◆ Data entries:
━━━━━━━━━━━━━━━━━━━━
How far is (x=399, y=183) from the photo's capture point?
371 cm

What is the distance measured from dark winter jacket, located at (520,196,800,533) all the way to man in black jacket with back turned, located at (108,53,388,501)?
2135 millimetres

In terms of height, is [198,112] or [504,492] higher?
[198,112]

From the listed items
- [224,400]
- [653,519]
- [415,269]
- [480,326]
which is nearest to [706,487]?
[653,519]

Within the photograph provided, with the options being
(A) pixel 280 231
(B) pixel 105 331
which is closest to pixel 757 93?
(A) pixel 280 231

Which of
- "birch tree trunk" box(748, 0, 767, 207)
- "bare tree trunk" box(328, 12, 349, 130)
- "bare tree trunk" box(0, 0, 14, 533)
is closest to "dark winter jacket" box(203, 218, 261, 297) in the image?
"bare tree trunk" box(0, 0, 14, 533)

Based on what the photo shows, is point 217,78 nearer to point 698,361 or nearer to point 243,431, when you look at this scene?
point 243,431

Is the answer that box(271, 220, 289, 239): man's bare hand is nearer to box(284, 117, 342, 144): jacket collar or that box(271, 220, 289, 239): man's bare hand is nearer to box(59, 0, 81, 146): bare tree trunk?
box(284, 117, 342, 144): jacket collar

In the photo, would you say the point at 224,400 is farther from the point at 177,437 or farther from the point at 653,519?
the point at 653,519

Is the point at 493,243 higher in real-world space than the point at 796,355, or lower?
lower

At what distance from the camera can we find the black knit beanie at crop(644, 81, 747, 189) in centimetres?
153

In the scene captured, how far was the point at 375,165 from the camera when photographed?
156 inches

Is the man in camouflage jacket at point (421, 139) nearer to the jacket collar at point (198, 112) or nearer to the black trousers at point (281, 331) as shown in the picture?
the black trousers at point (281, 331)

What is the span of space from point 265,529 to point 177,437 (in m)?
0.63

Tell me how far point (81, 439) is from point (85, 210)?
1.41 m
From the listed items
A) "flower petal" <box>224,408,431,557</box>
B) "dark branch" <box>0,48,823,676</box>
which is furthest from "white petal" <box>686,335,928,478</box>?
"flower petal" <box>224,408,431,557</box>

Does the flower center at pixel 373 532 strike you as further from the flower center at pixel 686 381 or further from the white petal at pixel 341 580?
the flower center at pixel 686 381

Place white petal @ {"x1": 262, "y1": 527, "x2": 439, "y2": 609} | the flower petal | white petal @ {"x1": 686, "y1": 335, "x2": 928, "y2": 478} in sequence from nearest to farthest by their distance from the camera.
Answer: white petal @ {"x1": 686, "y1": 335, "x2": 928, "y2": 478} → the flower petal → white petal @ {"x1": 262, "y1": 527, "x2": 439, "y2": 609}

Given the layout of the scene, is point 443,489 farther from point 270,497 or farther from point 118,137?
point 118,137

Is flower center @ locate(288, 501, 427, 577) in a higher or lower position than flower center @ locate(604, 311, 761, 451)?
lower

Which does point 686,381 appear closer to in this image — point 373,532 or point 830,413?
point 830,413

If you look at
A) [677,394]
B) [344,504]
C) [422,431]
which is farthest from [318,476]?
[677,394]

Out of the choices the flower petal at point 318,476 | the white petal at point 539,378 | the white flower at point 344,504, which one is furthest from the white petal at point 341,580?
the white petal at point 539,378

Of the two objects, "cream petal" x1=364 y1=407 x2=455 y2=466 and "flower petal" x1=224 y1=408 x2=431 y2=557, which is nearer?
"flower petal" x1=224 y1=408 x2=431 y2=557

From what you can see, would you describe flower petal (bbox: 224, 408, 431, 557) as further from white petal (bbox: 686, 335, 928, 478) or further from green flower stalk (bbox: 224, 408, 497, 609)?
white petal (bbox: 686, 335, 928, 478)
━━━━━━━━━━━━━━━━━━━━
◆ Exercise:
Go through the listing above and restate it word for word.

◆ Solution:
How far is (x=399, y=183) from the photo's capture point?
371 cm

What is the distance measured from dark winter jacket, located at (520,196,800,533) all the way to man in black jacket with back turned, located at (108,53,388,501)?
2135 millimetres

In terms of height, is [198,112] or [504,492] higher?
[198,112]

From the listed items
- [224,400]
- [653,519]
- [415,269]
- [480,326]
which is nearest to [706,487]?
[653,519]

Within the photograph provided, with the options being
(A) pixel 280 231
(B) pixel 105 331
which is closest to pixel 757 93?
(A) pixel 280 231

Which of
- "birch tree trunk" box(748, 0, 767, 207)
- "bare tree trunk" box(328, 12, 349, 130)
- "bare tree trunk" box(0, 0, 14, 533)
is closest to "dark winter jacket" box(203, 218, 261, 297) in the image?
"bare tree trunk" box(0, 0, 14, 533)

Based on what the photo shows, is point 217,78 nearer to point 698,361 or nearer to point 243,431, when you look at this scene?
point 243,431

Is the answer that box(271, 220, 289, 239): man's bare hand is nearer to box(284, 117, 342, 144): jacket collar or that box(271, 220, 289, 239): man's bare hand is nearer to box(59, 0, 81, 146): bare tree trunk?
box(284, 117, 342, 144): jacket collar

In the photo, would you say the point at 224,400 is farther from the point at 177,437 or farther from the point at 653,519?
the point at 653,519

Is the point at 493,243 higher in real-world space than the point at 796,355, or lower?
lower

At what distance from the camera can we find the black knit beanie at crop(644, 81, 747, 189) in centimetres?
153

In the scene captured, how far was the point at 375,165 from the camera when photographed?
156 inches

Is the man in camouflage jacket at point (421, 139) nearer to the jacket collar at point (198, 112) or nearer to the black trousers at point (281, 331) as shown in the picture?
the black trousers at point (281, 331)

What is the span of space from point 265,529 to point 177,437 (in m)?
0.63

Tell me how far point (81, 439) is from point (85, 210)?
1.41 m
From the listed items
A) "flower petal" <box>224,408,431,557</box>
B) "dark branch" <box>0,48,823,676</box>
which is furthest from "white petal" <box>686,335,928,478</box>?
"flower petal" <box>224,408,431,557</box>

Does the flower center at pixel 373 532 strike you as further from the flower center at pixel 686 381 or further from the white petal at pixel 341 580?
the flower center at pixel 686 381

Place white petal @ {"x1": 262, "y1": 527, "x2": 439, "y2": 609} | the flower petal | white petal @ {"x1": 686, "y1": 335, "x2": 928, "y2": 478} in sequence from nearest to farthest by their distance from the camera.
Answer: white petal @ {"x1": 686, "y1": 335, "x2": 928, "y2": 478} → the flower petal → white petal @ {"x1": 262, "y1": 527, "x2": 439, "y2": 609}

Given the layout of the scene, is point 443,489 farther from point 270,497 or farther from point 118,137?
point 118,137

Is flower center @ locate(288, 501, 427, 577) in a higher or lower position than flower center @ locate(604, 311, 761, 451)?
lower

Which does point 686,381 appear closer to in this image — point 373,532 or point 830,413?
point 830,413

If you look at
A) [677,394]
B) [344,504]
C) [422,431]
which is farthest from [318,476]?
[677,394]

Out of the choices the flower petal at point 318,476 | the white petal at point 539,378 | the white flower at point 344,504, which one is furthest from the white petal at point 341,580?
the white petal at point 539,378

Of the two objects, "cream petal" x1=364 y1=407 x2=455 y2=466 and "flower petal" x1=224 y1=408 x2=431 y2=557, which is nearer?
"flower petal" x1=224 y1=408 x2=431 y2=557

From what you can see, would you describe flower petal (bbox: 224, 408, 431, 557) as further from white petal (bbox: 686, 335, 928, 478) or further from green flower stalk (bbox: 224, 408, 497, 609)?
white petal (bbox: 686, 335, 928, 478)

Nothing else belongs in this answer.